Over the years of both managing my own team as well as coaching business owners that have teams of various sizes, I’ve seen many compensation plans. Most are decent, some are exceptional, and frankly... some are a mess. They are always built with good intentions, but often they end up incentivizing the wrong behaviors. For this reason, I wrote this post.
For compensation plans that include some type of additional pay above the base, they generally fall into four categories. For the purposes of this post, I’ve labeled them: 1) discretionary bonuses, 2) incentives, 3) commissions, and 4) “co-missions” **.
Discretionary bonuses. Although I list these first, they can be quite impactful. These bonuses are the type that can’t necessarily be predicted by the employees, so they don’t impact production as much, but nonetheless they are generally much appreciated. They are best used to show appreciation, build loyalty, and reward employees when the organization does well overall. However, the downside is that they can become expected, or even judged over time, if they are given out on a regular basis. For this reason, it’s truly best if they are “discretionary” with respect to when and how frequently they are used as well.
Incentives. Different than discretionary bonuses, incentives are tied to a measurable factor. However, what they have in common with discretionary bonuses is that they are sometimes tied to factors that aren’t necessarily under the control of the employee and may not be 100% beneficial to the organization. Organizations frequently find that they are ‘incentivizing’ a behavior that is something that they don’t want long-term. It’s in those cases that such incentives can have devastating effects on company culture. If employees do better by performing behaviors that aren’t in the company’s best interests, this obviously isn’t a good situation.
Commissions. These are the supplemental pay amounts based on factors that can be measured AND have a direct benefit to the company. Generally, the measurable is a sales number or a profit number, but depending on the industry it could be a volume of business or other measurable KPI. As the measurable improves for the business and thereby makes the business more profitable, the employee makes more money as well. Commissions are in effect very focused incentives, and therefore usually better for both the organization and the employee. However, when taken to extremes, commissions can also work against the organization if they encourage behavior that although profitable, is contrary to the culture you are trying to form.
“Co-missions”. Yes, this is a play on words, but it’s done to make the point memorable for this blog post. As mentioned above, although commissions can be beneficial to both the employees and the organization, it’s important that they don’t work against the culture you are trying to build. If the action benefits the employee and the employer, but is detrimental to the team, customers, or any other stakeholders, then it’s out of alignment with the long-term interests of the organization. When building compensation plans, it’s important to consider what could happen if incentives are too effective. Is it possible to “game the system” such that the employee makes more money, but to the detriment of customers? How about other team members, could they be adversely affected while one employee (or a few) strive to better their own compensation? These are important questions to answer. Adding factors outside of merely sales and profits can help, but it also requires a strong culture and ingrained corporate values. Including a measure of customer satisfaction, team performance, or quality control can help counteract any negative effects, but it usually comes with come trial-and-error or in-depth analysis in advance of implementation. Ultimately, you want to ensure that whatever additional pay can be earned by employees is done by furthering the organization's mission, not just the individuals involved. The best designed compensation packages include this feature.

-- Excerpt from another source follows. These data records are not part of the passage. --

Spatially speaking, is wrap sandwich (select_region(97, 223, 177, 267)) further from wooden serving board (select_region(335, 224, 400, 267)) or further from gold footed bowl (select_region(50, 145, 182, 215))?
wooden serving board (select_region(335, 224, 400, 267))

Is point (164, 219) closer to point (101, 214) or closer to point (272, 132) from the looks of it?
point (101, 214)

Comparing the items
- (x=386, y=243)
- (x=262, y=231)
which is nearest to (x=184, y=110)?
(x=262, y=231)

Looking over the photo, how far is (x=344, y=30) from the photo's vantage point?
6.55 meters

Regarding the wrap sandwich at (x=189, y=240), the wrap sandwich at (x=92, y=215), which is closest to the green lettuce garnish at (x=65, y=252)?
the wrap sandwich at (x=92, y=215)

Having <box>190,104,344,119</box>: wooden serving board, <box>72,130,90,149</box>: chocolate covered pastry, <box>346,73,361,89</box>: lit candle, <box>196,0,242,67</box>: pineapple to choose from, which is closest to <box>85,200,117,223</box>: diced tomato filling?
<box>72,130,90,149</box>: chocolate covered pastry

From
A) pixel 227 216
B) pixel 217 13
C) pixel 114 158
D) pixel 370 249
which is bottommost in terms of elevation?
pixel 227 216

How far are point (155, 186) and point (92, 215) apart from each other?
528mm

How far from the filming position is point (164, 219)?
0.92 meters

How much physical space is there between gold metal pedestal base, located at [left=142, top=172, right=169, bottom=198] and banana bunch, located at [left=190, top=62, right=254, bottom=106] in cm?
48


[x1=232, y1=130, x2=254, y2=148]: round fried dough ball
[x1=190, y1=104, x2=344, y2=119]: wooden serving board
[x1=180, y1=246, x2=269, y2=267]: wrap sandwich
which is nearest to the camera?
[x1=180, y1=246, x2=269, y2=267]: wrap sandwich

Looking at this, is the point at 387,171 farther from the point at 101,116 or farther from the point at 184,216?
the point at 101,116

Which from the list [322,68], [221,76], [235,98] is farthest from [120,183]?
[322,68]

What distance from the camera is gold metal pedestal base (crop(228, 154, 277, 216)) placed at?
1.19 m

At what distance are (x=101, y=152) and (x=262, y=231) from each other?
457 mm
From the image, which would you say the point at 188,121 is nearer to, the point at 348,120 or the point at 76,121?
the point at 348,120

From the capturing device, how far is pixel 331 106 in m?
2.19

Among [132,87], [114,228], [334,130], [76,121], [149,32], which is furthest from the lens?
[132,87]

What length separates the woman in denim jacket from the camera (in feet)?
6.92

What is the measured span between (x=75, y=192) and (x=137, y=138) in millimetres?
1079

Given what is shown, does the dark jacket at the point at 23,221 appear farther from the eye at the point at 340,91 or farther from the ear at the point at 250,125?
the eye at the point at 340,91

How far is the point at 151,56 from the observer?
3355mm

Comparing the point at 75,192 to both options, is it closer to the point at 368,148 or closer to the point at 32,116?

Designing compensation plans is hard. I’ve done it many times for several different companies, and inevitably there is some flaw that must be adjusted down the road. It is possible to eventually land on the right plan, but it does take in-depth analysis as well as good judgement about what works best for your unique organization.
If you need assistance determining how to properly compensate your team, please reach out to us on our Contact page.
As always, I wish you the best in every aspect of your business.
Mark Goldman
** (Note: The term “co-mission” came from a leadership conference I recently attended. Credit where credit is due.)